> **Extrait du document**
Monsieur le Président du Conseil des Ministres,
Messieurs les Cardinaux et Vénérés frères dans l'épiscopat,
Monsieur le Recteur Magnifique,
Eminents Professeurs,
Chers frères et soeurs!

1. La visite que vous avez voulu rendre aujourd'hui au Successeur de Pierre, avec une solennité particulière, à l'occasion du VII centenaire de la fondation de votre prestigieuse Université, est pour moi un motif de joie profonde. Soyez les bienvenus dans cette maison!

Je présente mon salut respectueux au Président du Conseil, M. Silvio Berlusconi, aux Ministres du Gouvernement italien, aux autorités présentes et à toutes les personnes ici réunies. Je remercie les professeurs Giuseppe D'Ascenzo, Recteur Magnifique de l'Université "La Sapienza"; Carlo Angelici, Doyen de la Faculté de Droit; Pietro Rescigno, professeur titulaire de Droit civil, des paroles courtoises que, également au nom du corps académique, des étudiants et du personnel de l'Université, ils ont voulu m'adresser.

> **Entrées brutes**
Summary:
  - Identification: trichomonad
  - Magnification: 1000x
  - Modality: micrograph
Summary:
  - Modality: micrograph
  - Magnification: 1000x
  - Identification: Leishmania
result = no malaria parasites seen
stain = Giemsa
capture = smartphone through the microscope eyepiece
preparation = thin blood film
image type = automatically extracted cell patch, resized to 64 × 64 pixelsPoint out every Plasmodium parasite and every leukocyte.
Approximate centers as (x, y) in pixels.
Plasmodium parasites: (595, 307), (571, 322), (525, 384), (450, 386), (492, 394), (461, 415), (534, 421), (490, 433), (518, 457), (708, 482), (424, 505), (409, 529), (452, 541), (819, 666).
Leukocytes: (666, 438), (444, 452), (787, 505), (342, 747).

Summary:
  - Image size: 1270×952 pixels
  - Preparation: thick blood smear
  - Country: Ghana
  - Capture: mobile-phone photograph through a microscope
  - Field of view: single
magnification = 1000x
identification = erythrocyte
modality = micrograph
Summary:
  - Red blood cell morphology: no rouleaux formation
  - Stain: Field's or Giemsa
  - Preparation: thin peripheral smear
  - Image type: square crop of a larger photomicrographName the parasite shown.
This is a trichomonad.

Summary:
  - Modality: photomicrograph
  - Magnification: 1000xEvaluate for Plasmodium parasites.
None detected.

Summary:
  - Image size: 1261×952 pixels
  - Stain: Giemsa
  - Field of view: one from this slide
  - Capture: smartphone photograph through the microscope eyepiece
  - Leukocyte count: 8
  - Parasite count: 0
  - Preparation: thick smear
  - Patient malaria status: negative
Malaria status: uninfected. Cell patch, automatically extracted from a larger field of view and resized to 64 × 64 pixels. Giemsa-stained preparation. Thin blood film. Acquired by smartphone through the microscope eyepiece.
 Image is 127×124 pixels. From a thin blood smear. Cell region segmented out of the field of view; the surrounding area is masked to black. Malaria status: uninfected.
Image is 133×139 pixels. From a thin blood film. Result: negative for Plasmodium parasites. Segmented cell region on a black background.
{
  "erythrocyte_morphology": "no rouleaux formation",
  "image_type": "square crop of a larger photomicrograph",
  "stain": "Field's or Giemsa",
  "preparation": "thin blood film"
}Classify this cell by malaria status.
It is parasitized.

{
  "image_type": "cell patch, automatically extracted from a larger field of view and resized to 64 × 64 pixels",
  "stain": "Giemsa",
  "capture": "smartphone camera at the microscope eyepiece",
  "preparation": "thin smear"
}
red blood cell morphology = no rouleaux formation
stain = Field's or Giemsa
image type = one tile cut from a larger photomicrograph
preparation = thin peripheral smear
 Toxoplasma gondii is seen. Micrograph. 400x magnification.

> **Consigne**
D'après l'extrait du document, quelle fonction Carlo Angelici occupe-t-il à l'Université ? Les entrées forment un matériau distinct, sans rapport avec l'extrait du document.

> **Réponse rédigée**
Il est doyen de la Faculté de Droit.